Operational Technology

The 2023 State of Cybersecurity Report highlights a surge in cybercrime, particularly disruptive attacks in the Philippines. Ransomware targeted critical infrastructures, with cybercriminals leveraging generative AI in their attacks.

Palo Alto Networks anticipates that the use of Gen AI in launching attacks is just one of the threats. The digitalization trend through cloud adoption poses another threat, with 44% of APAC organizations adapting cybersecurity strategies for cloud security. In 2024, as organizations shift towards multi or hybrid cloud projects, a unified security approach will be crucial. Rationalizing cloud security tools across the development lifecycle will enhance visibility, correlation, and security monitoring.

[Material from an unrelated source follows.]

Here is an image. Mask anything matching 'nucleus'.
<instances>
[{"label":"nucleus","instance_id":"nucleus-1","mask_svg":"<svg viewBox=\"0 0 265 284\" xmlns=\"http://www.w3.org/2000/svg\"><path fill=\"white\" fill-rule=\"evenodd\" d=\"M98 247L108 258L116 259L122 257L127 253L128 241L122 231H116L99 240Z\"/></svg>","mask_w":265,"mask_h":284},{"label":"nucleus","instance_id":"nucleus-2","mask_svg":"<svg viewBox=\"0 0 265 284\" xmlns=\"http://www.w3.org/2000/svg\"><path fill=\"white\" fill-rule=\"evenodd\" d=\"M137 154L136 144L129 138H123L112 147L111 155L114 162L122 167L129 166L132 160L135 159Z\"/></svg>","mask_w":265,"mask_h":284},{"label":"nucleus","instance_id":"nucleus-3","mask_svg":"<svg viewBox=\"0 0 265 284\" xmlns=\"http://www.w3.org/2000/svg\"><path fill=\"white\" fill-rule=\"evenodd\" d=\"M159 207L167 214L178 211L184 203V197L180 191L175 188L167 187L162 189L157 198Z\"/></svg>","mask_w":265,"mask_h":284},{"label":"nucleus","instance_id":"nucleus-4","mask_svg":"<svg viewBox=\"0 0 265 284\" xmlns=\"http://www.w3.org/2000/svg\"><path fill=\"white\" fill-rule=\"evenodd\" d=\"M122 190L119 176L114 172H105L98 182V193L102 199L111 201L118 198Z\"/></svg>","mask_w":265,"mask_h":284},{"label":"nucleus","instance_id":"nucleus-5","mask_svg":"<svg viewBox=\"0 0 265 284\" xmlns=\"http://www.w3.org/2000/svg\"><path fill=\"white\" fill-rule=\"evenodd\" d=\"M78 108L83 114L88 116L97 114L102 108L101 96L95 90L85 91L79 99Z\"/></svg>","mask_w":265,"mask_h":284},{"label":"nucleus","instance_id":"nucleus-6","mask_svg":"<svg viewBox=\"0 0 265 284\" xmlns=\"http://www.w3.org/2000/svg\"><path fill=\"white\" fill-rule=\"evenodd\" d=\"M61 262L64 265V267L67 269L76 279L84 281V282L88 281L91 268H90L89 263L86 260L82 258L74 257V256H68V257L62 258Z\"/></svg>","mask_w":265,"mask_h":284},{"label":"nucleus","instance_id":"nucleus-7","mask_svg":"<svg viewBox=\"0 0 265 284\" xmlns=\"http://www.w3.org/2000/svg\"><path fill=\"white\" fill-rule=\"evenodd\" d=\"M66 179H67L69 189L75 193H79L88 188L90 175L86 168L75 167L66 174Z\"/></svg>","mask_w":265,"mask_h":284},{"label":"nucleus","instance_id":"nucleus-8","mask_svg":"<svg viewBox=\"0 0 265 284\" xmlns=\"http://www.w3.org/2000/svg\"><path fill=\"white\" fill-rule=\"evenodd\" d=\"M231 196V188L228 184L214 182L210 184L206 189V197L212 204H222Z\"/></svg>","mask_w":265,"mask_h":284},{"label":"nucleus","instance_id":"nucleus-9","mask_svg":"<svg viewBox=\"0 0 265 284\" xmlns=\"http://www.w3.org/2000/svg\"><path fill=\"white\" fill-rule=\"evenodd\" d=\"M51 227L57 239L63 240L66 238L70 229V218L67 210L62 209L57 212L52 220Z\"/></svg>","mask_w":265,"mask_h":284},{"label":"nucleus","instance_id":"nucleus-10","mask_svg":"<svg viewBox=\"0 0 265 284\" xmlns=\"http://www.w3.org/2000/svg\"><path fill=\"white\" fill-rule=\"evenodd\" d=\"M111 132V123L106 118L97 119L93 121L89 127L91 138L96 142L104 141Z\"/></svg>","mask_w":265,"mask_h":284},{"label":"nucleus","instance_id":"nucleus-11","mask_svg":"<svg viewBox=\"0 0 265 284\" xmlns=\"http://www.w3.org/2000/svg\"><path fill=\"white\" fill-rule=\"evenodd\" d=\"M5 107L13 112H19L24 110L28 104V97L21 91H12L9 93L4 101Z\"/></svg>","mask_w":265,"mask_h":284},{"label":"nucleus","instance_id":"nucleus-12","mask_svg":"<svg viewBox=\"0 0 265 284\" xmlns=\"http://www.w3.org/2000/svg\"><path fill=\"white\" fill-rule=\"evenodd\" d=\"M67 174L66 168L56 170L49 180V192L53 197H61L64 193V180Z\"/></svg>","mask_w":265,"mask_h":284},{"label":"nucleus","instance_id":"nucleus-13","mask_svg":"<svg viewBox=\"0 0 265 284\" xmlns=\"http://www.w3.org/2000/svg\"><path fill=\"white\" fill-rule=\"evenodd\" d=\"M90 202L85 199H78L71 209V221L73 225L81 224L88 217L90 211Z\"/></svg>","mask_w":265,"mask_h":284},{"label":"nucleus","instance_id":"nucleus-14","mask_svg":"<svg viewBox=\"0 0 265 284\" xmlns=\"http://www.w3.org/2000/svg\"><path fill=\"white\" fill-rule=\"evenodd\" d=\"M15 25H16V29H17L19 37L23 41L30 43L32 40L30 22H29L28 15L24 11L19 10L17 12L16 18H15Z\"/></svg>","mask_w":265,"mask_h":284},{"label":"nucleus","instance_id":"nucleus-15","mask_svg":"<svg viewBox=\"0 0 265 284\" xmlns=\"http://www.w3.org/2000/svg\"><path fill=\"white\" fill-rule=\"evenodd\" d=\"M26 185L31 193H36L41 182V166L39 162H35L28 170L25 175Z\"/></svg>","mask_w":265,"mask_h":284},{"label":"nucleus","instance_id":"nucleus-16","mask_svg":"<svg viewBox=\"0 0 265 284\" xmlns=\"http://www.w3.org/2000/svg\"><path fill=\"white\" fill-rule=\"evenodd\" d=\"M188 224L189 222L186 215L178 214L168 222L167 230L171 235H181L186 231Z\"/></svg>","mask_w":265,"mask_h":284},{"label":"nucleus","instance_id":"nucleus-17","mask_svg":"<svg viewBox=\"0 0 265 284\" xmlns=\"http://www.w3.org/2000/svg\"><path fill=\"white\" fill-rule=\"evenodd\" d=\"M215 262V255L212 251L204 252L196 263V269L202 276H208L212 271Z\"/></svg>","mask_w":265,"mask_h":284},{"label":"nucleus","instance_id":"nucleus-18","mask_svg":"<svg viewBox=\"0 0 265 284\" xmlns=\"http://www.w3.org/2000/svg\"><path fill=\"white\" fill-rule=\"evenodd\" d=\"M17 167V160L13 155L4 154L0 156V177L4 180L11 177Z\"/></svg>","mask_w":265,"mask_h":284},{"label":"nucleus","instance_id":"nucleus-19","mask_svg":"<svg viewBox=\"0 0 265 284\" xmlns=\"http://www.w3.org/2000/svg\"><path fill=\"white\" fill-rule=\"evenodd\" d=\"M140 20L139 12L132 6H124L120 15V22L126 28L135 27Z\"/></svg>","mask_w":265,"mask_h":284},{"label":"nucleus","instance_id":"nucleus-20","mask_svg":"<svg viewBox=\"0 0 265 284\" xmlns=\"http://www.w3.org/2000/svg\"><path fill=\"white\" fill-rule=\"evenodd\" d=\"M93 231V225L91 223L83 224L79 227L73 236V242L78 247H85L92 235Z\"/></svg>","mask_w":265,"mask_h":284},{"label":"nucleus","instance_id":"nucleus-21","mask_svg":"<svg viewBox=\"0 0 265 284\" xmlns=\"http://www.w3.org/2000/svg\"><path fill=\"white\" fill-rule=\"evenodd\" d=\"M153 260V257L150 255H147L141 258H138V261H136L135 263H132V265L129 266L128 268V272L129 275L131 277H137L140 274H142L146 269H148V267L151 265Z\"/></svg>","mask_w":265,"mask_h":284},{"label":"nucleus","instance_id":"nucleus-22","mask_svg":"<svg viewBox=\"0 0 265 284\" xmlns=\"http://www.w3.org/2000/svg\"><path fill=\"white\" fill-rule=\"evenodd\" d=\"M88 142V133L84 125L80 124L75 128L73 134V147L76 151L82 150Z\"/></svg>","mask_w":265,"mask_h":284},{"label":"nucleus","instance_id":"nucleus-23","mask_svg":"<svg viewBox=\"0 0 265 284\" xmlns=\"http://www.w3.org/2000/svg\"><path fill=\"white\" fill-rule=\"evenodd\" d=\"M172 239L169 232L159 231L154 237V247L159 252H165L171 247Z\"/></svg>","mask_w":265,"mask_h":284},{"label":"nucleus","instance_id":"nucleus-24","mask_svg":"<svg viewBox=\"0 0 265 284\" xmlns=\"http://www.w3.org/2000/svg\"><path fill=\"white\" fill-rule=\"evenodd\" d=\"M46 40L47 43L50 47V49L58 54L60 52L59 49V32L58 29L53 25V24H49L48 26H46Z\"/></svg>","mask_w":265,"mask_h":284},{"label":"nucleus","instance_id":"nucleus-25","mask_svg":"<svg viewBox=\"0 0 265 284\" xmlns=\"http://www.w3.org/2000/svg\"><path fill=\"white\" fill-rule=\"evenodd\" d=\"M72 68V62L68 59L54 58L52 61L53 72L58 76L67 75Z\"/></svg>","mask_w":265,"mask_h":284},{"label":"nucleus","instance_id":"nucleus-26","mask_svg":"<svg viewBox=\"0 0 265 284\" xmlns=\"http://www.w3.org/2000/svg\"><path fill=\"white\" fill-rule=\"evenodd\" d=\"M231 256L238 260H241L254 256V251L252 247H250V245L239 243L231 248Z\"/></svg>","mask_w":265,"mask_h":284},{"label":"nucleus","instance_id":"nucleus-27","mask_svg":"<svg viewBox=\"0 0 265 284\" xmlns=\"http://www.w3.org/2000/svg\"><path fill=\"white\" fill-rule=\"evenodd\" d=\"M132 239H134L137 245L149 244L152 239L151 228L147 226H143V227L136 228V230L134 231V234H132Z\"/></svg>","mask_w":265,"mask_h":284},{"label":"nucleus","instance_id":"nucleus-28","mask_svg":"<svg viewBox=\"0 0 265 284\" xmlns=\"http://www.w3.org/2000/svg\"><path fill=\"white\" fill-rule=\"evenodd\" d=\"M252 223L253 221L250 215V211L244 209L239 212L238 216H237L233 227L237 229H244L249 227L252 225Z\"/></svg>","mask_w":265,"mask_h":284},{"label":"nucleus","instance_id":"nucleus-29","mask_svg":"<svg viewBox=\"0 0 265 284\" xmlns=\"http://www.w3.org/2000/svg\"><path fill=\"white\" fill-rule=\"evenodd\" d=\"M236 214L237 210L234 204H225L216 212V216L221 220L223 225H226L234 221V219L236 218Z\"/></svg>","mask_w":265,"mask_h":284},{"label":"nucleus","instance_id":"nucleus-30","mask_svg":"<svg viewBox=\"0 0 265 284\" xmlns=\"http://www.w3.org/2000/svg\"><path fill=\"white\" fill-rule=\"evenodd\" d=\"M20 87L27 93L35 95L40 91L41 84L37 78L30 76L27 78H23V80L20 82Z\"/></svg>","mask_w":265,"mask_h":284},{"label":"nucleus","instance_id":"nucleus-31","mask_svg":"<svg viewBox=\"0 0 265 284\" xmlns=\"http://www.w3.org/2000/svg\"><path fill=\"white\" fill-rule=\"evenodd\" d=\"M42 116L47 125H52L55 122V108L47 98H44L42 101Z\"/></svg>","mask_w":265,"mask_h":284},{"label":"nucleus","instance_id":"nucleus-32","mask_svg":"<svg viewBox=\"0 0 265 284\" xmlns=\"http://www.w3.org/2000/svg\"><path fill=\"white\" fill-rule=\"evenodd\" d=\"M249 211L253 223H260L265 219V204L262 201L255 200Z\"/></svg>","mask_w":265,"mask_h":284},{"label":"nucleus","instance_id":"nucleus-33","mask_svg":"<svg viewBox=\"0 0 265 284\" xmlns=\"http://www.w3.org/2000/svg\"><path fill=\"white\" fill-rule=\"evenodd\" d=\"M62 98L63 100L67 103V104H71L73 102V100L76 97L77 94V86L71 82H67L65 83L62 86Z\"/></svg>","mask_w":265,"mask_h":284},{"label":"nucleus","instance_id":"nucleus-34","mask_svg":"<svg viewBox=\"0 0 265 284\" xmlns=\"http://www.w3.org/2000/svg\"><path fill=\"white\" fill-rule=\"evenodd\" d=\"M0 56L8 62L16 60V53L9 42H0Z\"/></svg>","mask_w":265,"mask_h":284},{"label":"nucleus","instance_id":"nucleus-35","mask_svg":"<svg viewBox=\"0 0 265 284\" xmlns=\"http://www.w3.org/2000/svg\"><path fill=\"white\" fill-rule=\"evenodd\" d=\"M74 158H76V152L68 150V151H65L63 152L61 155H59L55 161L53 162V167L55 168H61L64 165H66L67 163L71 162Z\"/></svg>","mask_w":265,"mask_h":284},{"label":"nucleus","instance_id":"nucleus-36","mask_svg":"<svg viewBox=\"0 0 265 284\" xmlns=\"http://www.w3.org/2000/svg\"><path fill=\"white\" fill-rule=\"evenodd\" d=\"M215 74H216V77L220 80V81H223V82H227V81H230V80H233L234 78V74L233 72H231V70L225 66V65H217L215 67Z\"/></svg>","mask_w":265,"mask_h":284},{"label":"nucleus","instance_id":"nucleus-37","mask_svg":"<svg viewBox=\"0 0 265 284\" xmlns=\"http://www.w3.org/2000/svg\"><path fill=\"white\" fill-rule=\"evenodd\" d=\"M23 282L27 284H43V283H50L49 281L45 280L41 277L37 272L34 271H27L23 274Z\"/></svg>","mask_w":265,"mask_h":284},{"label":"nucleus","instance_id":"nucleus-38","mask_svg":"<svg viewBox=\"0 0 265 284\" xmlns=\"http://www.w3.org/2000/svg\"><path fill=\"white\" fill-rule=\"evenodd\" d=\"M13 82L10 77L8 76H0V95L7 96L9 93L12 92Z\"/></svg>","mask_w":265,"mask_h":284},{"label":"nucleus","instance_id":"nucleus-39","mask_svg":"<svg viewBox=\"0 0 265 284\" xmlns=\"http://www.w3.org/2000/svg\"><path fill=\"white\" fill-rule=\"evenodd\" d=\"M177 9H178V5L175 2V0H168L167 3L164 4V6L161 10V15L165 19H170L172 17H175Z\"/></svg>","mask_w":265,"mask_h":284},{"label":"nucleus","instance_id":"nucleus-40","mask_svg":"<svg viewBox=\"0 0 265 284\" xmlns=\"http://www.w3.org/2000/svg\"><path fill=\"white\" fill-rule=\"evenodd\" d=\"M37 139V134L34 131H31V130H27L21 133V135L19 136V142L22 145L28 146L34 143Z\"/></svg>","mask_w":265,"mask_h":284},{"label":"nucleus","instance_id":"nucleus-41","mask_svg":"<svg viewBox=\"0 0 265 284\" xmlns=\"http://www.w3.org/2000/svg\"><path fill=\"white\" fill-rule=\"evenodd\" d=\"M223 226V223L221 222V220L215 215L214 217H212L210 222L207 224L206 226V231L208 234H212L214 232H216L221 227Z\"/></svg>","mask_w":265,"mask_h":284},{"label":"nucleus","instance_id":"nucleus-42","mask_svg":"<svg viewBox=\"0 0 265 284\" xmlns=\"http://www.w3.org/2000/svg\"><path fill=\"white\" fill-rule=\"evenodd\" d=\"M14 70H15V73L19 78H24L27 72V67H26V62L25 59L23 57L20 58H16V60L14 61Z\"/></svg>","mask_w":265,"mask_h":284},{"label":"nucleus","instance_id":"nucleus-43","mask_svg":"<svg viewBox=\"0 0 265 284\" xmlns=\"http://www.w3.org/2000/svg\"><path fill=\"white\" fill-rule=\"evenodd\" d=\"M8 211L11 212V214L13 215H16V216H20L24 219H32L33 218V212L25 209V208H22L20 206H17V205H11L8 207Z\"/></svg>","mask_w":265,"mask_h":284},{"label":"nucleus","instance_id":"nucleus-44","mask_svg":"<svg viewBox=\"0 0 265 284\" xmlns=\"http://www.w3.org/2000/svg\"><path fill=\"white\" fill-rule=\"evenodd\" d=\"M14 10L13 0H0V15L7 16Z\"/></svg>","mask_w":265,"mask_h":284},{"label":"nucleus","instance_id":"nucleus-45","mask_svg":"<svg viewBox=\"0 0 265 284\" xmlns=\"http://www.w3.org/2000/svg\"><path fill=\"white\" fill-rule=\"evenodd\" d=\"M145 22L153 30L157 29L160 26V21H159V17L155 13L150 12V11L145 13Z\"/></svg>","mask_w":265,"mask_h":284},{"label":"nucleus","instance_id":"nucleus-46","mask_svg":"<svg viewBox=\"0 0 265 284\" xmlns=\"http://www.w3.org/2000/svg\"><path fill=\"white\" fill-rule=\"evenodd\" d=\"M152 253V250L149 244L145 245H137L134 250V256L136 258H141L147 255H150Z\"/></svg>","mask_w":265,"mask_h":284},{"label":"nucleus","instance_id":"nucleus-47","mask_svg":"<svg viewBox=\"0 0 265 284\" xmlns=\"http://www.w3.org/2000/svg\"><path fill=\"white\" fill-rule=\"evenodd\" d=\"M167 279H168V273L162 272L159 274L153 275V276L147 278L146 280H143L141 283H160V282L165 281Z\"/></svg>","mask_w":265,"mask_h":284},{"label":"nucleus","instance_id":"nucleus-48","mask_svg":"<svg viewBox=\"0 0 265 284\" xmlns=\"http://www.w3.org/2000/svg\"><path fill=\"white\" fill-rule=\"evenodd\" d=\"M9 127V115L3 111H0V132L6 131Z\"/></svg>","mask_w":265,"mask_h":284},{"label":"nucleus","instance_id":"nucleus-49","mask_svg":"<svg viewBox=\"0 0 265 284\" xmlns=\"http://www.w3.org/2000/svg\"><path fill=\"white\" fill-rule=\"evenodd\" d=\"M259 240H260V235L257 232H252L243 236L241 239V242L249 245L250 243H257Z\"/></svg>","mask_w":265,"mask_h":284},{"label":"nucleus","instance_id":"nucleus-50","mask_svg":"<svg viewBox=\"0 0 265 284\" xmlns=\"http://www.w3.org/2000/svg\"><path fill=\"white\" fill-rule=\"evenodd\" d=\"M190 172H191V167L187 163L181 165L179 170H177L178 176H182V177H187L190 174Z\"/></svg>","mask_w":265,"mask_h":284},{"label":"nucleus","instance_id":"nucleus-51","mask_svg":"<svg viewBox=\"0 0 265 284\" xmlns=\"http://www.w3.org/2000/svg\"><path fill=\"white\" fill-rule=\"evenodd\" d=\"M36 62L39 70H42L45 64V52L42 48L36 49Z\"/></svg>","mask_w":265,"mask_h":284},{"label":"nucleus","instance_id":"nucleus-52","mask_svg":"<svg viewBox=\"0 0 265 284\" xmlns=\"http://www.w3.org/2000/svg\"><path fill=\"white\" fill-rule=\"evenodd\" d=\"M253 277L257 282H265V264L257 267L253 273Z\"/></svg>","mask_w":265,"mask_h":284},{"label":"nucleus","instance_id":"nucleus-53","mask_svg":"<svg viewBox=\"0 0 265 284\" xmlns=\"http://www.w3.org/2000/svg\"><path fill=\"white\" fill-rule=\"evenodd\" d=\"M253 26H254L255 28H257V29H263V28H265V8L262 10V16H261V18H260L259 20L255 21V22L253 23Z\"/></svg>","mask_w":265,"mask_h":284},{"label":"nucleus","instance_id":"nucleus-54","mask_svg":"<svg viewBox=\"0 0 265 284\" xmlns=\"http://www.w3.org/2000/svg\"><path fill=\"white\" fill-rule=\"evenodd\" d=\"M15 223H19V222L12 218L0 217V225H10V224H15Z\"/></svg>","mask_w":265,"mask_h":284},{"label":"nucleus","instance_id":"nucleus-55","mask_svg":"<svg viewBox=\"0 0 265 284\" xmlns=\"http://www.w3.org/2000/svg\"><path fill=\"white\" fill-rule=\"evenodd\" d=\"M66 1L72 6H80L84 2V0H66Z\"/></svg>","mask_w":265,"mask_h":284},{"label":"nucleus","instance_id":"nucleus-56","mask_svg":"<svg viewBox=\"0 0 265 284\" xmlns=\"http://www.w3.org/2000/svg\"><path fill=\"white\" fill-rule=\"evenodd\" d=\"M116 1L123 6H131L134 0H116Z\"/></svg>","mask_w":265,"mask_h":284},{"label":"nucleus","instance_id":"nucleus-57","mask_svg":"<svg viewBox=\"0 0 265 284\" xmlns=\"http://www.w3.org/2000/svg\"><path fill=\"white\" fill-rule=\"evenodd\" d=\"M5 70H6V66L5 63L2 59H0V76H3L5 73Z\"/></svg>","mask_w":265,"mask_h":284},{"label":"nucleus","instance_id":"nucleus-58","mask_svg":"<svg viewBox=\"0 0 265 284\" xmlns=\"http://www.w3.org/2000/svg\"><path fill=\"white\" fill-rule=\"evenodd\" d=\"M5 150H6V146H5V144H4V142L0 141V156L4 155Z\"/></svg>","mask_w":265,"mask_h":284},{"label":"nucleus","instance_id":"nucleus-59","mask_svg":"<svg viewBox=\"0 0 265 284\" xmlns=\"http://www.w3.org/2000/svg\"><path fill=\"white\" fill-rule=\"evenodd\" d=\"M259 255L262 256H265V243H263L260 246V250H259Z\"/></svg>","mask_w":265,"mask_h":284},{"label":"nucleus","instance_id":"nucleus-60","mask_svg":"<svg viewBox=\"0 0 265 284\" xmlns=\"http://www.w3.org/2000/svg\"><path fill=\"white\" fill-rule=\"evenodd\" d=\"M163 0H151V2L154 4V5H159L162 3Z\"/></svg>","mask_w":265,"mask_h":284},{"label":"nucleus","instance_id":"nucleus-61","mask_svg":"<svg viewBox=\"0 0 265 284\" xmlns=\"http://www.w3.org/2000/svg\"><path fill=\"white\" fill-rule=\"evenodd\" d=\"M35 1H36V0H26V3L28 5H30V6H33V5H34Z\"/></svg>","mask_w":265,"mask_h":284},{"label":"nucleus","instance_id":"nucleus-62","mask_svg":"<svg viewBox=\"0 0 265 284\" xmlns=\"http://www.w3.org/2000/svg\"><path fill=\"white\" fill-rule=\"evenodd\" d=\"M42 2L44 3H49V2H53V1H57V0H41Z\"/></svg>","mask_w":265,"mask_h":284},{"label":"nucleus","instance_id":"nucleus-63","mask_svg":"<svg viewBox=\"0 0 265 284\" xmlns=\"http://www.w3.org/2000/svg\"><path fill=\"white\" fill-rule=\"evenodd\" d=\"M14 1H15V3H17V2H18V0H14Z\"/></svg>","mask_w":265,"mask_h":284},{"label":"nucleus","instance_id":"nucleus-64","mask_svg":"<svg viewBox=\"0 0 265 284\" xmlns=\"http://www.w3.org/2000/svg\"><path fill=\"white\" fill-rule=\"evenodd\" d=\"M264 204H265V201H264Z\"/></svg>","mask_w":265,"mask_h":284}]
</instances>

The Cloud Threat Report by Unit 42 highlights the slow response time of security teams, taking an average of 6 days to resolve alerts. With attackers exploiting vulnerabilities within hours, integrated security tools become essential. In 2024, organizations will focus on consolidating cybersecurity stacks for better visibility, reduced costs, and improved results during digital transformation initiatives.

Operational Technology (OT) lies at the core of industrial organizations, but misconceptions about air gaps persist. The convergence of IT and OT, along with cloud connectivity, expands the attack surface. A Zero Trust architecture is crucial to enhancing OT cyber maturity, protecting critical systems, and managing increased risks in 2024.


The geopolitical climate provides opportunities for hacktivists, who, with the cybercrime-as-a-service model, aim to disrupt major events. This necessitates a reevaluation of risk profiles, particularly in response to hacktivist activities manifesting through Distributed-Denial-of-Service (DDoS) attacks. In 2024, organizations must assess their risk profiles in response to the dynamic threat landscape.

“Going into 2024, highly motivated cybercriminals, nation-state attackers, and hacktivists will continue to innovate, expand, and exploit. Not much we can do to slow that down,” says Lim. “However, we could and should definitely address the complexity of our security capabilities with AI to make them more effective and cost-efficient.”